Financial Planning

Maximising Income, Minimising Tax Liabilities

Maximising Income, Minimising Tax Liabilities

Maximising Income, Minimising Tax Liabilities

When it comes to budgets, tax rates and tax bands, be careful, the devil is always in the detail!

Jeremy Hunt, the Chancellor of the Exchequer, recently stepped up to give his fiscal update and announce changes to the tax system. On the surface, there were some pleasant surprises. However, the attention-grabbing headlines quickly gave way to a more detailed analysis. 


Income tax 

Time and time again, governments have promised not to increase tax rates while somehow they have managed to increase income tax receipts. This brings us to the concept of “fiscal drag”, a subtle yet very effective strategy used by all governments.


What is fiscal drag?

To put this into perspective, fiscal drag is more commonly associated with income tax, particularly tax bands. Suppose we assume that wages increase in line with inflation. In that case, if tax bands also grow in line with inflation, then in relative terms, your income tax liability should remain relatively constant. However, what happens if the government decides not to increase tax bands in line with inflation?


Here is an example of fiscal drag in action:


Earnings 2022/23 tax year: £12,570

Personal tax-free allowance: £12,570


Taxable earnings: £0

Tax payable: £0


Earnings 2023/24 tax year: £13,827 (a 10% increase)

Personal tax-free allowance: £12,570


Taxable earnings: £1257 (at 20%)

Tax payable: £251 


While these figures demonstrate the impact of fiscal drag on a relatively low income, it is easy to see how this strategy could push a higher earner into the next tax band.
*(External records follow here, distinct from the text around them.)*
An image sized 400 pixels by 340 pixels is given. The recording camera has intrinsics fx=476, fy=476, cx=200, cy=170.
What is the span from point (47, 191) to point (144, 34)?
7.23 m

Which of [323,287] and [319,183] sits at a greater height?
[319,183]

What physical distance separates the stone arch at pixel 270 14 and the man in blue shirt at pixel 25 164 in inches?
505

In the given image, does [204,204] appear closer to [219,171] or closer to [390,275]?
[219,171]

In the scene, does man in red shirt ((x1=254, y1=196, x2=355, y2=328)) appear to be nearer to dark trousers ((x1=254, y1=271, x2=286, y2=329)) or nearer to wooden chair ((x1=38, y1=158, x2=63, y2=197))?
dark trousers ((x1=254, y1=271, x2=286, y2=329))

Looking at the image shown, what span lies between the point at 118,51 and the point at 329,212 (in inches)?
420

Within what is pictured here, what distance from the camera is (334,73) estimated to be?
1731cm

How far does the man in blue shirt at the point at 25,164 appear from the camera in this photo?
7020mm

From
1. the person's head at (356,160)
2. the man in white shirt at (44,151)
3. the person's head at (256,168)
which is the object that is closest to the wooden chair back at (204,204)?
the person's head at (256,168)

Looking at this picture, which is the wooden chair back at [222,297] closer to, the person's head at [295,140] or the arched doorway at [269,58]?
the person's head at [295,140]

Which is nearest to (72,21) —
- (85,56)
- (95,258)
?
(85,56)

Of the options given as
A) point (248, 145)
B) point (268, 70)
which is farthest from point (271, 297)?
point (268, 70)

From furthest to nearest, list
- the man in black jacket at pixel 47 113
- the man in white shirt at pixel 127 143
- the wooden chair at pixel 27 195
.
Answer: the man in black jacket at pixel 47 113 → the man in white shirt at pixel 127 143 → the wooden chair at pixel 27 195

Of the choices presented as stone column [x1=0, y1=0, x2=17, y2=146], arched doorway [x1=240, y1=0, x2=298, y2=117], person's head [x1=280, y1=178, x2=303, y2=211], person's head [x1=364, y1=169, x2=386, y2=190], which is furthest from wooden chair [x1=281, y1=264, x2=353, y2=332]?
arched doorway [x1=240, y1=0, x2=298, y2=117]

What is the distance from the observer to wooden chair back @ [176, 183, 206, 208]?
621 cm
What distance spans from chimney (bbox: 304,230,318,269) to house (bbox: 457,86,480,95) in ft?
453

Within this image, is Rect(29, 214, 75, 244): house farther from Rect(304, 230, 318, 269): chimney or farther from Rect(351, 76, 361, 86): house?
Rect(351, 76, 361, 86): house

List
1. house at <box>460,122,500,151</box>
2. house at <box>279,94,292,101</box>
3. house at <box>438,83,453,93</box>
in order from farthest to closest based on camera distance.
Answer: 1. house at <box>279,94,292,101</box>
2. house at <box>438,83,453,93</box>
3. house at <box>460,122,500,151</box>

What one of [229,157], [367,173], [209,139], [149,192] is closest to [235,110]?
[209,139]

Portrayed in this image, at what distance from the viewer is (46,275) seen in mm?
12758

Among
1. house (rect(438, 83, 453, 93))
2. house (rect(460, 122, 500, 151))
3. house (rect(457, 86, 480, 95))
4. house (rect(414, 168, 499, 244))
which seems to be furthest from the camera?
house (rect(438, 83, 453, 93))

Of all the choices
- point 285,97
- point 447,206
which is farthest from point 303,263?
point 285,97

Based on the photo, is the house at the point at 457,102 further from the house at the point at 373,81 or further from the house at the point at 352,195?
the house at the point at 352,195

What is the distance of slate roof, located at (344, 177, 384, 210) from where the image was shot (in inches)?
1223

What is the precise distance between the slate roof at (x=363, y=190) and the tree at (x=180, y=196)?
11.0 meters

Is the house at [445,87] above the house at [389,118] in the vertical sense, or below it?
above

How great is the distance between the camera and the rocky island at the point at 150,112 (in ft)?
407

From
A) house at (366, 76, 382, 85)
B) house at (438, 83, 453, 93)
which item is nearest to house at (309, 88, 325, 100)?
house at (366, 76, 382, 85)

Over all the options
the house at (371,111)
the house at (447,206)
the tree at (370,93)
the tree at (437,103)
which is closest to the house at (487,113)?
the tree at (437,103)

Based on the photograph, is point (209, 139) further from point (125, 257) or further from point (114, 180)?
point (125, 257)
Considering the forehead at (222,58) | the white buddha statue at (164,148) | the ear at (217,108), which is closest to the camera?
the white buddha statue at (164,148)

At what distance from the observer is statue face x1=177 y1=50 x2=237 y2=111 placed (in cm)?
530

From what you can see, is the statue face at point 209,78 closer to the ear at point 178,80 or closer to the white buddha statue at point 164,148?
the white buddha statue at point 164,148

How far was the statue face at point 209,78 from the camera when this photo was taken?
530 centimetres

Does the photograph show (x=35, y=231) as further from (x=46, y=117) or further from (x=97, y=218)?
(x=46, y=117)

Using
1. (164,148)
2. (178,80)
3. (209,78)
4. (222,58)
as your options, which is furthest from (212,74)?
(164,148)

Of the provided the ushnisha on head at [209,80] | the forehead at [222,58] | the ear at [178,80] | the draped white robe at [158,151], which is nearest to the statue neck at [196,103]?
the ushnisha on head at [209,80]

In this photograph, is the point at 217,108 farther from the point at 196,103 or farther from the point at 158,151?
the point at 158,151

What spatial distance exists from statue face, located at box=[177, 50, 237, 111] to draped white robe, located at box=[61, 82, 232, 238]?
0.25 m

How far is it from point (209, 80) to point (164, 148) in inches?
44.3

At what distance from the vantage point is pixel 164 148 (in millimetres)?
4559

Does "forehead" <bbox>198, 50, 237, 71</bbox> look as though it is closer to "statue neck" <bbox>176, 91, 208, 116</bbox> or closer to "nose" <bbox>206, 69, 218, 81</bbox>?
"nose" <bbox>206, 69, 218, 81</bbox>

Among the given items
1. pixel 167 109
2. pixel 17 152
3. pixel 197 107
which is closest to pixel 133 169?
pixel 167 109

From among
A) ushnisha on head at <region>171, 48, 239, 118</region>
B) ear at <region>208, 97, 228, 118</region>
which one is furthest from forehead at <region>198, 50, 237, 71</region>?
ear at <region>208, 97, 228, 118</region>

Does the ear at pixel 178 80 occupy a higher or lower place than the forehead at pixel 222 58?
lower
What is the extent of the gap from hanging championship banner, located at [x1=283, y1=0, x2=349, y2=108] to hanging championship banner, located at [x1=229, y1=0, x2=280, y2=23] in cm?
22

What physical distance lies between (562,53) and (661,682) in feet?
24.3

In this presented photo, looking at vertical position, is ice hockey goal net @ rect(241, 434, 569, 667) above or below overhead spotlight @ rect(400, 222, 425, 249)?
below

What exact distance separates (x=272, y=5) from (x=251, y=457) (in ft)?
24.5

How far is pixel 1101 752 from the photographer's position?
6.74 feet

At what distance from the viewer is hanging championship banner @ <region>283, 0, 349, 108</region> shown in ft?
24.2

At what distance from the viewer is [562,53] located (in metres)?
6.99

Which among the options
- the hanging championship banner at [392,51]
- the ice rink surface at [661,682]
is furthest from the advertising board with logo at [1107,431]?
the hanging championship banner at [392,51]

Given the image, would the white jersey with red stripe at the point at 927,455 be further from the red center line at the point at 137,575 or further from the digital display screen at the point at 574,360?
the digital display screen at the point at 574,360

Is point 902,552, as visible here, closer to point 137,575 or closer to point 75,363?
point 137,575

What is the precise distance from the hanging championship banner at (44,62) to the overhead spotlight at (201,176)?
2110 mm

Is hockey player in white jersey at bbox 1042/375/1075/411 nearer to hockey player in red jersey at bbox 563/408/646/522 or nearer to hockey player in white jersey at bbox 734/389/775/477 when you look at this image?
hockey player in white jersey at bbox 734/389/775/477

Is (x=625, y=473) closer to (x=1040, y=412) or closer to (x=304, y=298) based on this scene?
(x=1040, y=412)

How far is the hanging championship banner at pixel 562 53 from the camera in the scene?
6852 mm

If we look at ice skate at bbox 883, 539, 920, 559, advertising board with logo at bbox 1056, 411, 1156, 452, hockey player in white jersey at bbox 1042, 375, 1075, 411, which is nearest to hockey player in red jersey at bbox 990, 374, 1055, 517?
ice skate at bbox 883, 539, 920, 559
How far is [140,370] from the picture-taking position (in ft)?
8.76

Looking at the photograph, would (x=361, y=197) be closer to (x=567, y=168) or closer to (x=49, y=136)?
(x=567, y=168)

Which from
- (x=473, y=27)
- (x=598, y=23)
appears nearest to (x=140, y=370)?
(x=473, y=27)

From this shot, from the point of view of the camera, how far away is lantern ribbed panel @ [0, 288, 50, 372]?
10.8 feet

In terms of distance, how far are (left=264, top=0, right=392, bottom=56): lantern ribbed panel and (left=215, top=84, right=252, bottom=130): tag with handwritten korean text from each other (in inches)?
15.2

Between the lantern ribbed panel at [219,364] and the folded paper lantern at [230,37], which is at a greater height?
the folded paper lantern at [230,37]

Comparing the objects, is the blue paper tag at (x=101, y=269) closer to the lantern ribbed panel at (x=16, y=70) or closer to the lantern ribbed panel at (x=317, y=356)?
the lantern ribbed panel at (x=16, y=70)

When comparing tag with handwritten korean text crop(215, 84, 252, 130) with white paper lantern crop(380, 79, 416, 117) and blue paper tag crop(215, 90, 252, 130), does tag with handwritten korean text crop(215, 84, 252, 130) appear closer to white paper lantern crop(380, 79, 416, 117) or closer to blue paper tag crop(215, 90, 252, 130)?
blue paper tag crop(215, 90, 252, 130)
If the Chancellor continued this strategy into the next financial year, this would significantly increase government tax revenues.


Dividend allowance

It is common for those who own their own business to take a relatively low salary and significant dividends out of profits. Before changes for the 2023/24 tax year, individuals had a dividend allowance of £2000 a year. This meant that the first £2000 of dividend income was tax-free. 


Changes announced in the budget mean that the dividend allowance will be reduced as follows:


Tax year 2023/24: £1000

Tax year 2024/25: £500


Consequently, any dividend income above the allowance will be subject to taxation. The current rate is 8.75% for basic rate taxpayers, 33.75% for higher rate taxpayers and 39.35% for those on the additional rate.


Capital gains

We will now look at how recent changes will impact capital gains taxation as we advance. This subject is important in relation to tax-free wrappers such as ISAs and pension schemes.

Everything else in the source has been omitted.